January 18, 2022

WHAT WE LOST:

Someone Finally Remembered William Dawson's 'Negro Folk Symphony' (Tom Huizenga, 6/26/20, NPR: All Things Considered)

On Nov. 20, 1934, a brand new symphony brought a Carnegie Hall audience to its feet. The concert featured the Philadelphia Orchestra, led by its star conductor Leopold Stokowski. The music was the Negro Folk Symphony, by the 35-year-old African American composer William Dawson. He was called back to the stage several times to take bows after his symphony ended.

Stokowski conducted four back-to-back performances of the piece, one of which was nationally broadcast by CBS radio. One New York critic called it "the most distinctive and promising American symphonic proclamation which has so far been achieved." Olin Downes, writing in The New York Times, noted: "This music has dramatic feeling, a racial sensuousness and directness of melodic speech."
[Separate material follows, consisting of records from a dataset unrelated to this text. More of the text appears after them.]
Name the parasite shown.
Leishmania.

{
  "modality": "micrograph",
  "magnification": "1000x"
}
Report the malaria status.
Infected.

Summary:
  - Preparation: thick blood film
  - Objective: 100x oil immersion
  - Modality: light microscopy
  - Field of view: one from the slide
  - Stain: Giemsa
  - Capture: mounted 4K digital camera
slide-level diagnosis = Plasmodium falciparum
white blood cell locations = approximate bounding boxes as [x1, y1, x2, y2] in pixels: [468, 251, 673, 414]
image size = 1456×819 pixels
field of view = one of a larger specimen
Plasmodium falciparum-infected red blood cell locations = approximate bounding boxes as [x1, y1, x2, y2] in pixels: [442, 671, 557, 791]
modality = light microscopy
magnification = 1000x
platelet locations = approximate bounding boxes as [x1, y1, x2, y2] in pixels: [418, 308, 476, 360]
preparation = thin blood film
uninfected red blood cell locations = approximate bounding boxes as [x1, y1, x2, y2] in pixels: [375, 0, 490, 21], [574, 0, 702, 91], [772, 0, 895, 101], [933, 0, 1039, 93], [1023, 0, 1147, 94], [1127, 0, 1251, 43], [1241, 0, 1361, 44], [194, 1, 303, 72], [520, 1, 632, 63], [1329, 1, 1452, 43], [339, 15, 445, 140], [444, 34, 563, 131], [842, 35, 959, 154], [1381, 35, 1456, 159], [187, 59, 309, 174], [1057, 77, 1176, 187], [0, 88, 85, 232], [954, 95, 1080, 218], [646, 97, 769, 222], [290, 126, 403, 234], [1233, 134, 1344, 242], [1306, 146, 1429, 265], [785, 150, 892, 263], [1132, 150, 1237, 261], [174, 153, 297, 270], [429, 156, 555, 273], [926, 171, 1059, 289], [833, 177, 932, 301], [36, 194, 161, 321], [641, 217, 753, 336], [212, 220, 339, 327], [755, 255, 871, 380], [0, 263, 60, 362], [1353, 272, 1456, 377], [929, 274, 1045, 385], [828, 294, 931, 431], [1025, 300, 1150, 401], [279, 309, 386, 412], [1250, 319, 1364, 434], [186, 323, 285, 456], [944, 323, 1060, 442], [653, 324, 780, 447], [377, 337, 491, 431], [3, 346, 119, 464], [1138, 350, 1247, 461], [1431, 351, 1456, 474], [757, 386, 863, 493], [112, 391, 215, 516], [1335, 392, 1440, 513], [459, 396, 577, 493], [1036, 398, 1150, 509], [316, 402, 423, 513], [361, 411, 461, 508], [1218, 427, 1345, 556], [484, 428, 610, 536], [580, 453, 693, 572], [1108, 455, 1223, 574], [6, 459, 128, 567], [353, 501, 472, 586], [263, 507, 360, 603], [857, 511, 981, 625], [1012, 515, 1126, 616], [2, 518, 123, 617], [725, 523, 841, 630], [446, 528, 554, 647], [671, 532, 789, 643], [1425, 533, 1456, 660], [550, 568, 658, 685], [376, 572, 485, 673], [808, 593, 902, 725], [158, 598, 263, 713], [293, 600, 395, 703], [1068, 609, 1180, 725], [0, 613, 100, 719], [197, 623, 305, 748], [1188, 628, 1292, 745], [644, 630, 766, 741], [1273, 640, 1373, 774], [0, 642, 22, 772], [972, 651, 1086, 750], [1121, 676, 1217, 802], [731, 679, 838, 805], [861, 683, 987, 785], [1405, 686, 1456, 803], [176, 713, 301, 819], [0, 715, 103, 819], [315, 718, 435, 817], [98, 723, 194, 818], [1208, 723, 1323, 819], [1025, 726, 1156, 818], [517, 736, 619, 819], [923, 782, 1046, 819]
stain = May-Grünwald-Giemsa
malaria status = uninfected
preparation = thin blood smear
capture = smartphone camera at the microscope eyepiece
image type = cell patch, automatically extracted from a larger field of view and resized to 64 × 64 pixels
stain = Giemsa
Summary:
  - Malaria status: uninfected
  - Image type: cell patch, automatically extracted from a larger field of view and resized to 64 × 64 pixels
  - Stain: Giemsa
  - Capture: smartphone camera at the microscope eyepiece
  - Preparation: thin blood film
The immediate success should have made Dawson a household name and buoyed him to write more symphonic works. But after just a handful of performances over the next 18 months, the symphony inexplicably dropped off the radar, and Dawson never wrote another. After decades of neglect, a new recording of the Negro Folk Symphony has finally been released this week, performed by the ORF Vienna Radio Symphony Orchestra.

The three-movement piece is emotionally charged and rigorously constructed. Dawson said he wasn't out to imitate Beethoven or Brahms, but wanted those who heard it to know that it was "unmistakably not the work of a white man." He found inspiration for the piece in traditional spirituals, which he preferred to call "Negro folk-music."

"The themes are taken from what are popularly known as Negro Spirituals," Dawson wrote for the program notes of the Carnegie Hall performance. "In this composition, the composer has employed three themes taken from typical melodies over which he has brooded since childhood, having learned them at his mother's knee."

In an article published in the Journal of the Society for American Music, Gwynne Kuhner Brown, professor of Music History and Music Theory at the University of Puget Sound, notes that Dawson didn't simply build his symphony by quoting singable melodies from spirituals. "The themes are handled with such virtuosic flexibility of rhythm and timbre that each movement seems to evolve organically," she writes, adding that Dawson offers a "persuasive musical bridge between the 'Negro Folk' and the 'Symphony.'"

William Levi Dawson was born in 1899, in Alabama. At age 13, he ran away from home to the Tuskegee Institute, where he studied music, wrote his first pieces and graduated in 1921. Ten years later, after earning a master's degree, he returned to the historically Black institution to launch its music school, while making its choir internationally famous, singing his arrangements of spirituals.